┌─ Data shown

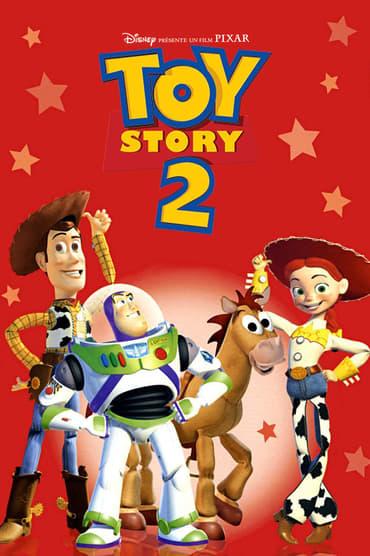 Regarder Toy Story 2 en Streaming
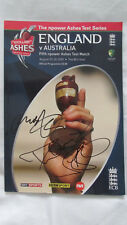 Signed Ashes 2009 Final Test Programme by Anderson Broad Harmison w/ Proof
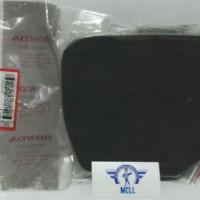 Harga dijual filter udara tiger tiger revo original ahm 17213 kcj 690   Hargalu.com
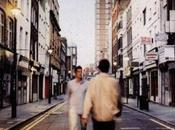 """(What's Story) Morning Glory?"" Oasis"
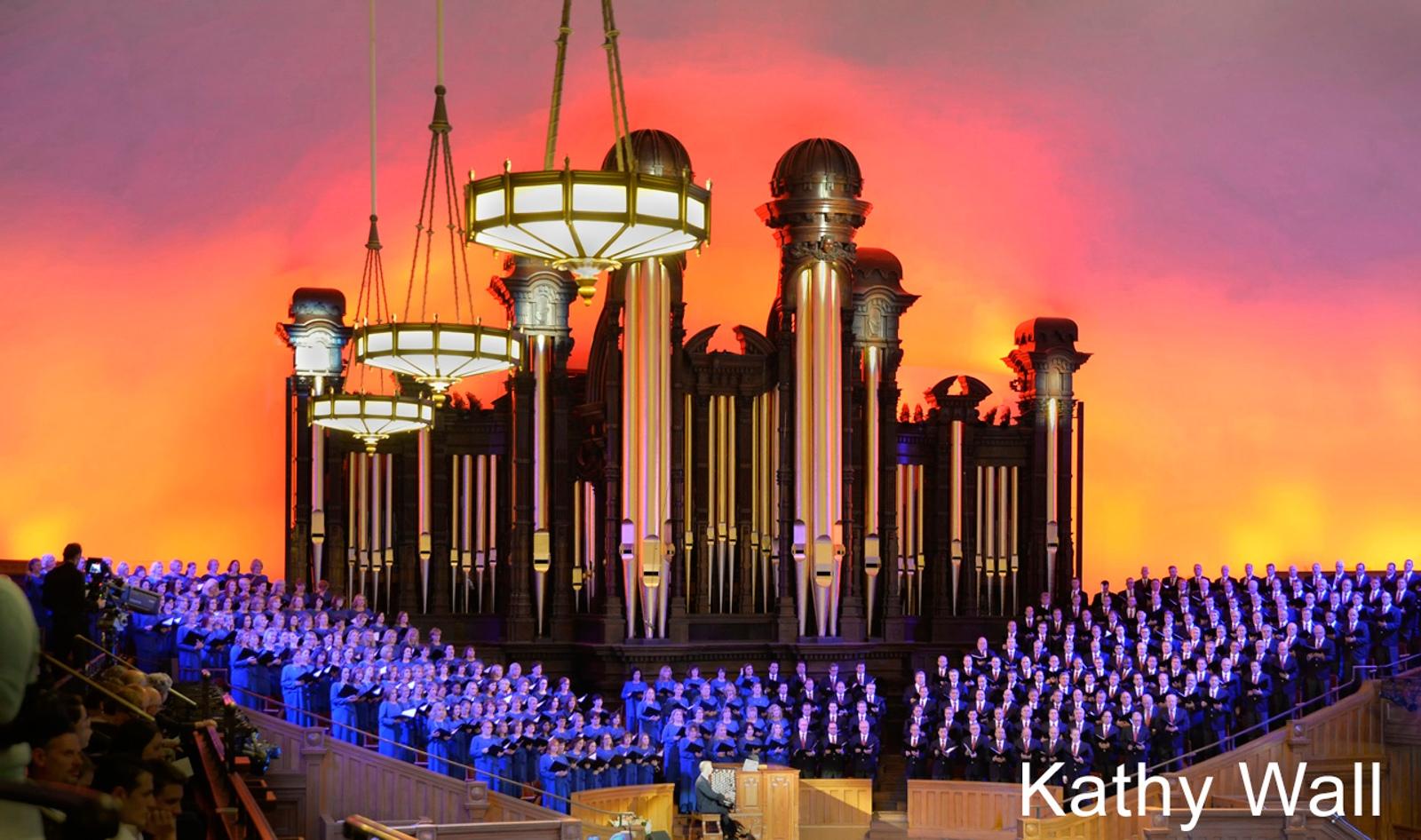 W1-16.Tabernacle-Choir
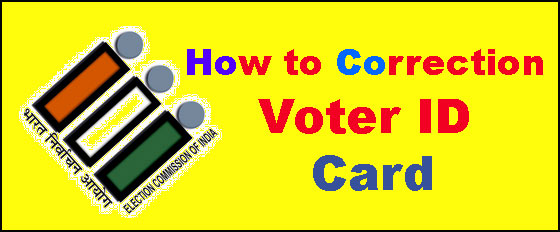 how to correction voter ID Online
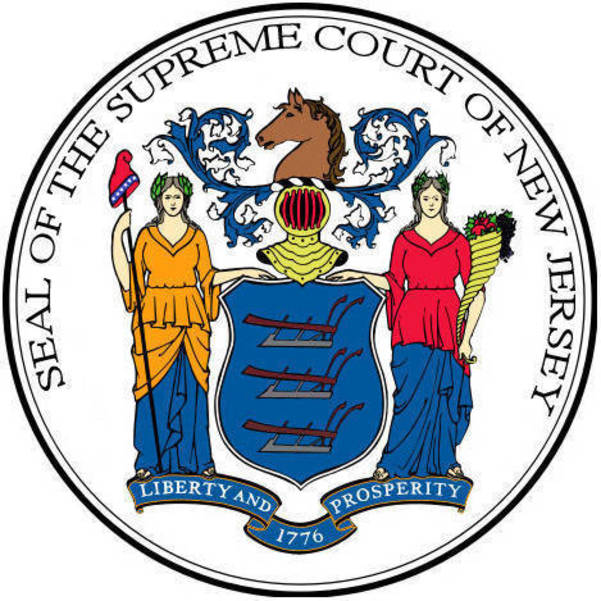 NJ Supreme Court seal.png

└─

→ Work to complete:
Write out, exactly as they appear, the lines from the one containing "Signed Ashes 2009" through the end of the material above, excluding pictures.

→ Result of the task:
 Signed Ashes 2009 Final Test Programme by Anderson Broad Harmison w/ Proof
 Harga dijual filter udara tiger tiger revo original ahm 17213 kcj 690   Hargalu.com
 """(What's Story) Morning Glory?"" Oasis"
 W1-16.Tabernacle-Choir
 how to correction voter ID Online
 NJ Supreme Court seal.png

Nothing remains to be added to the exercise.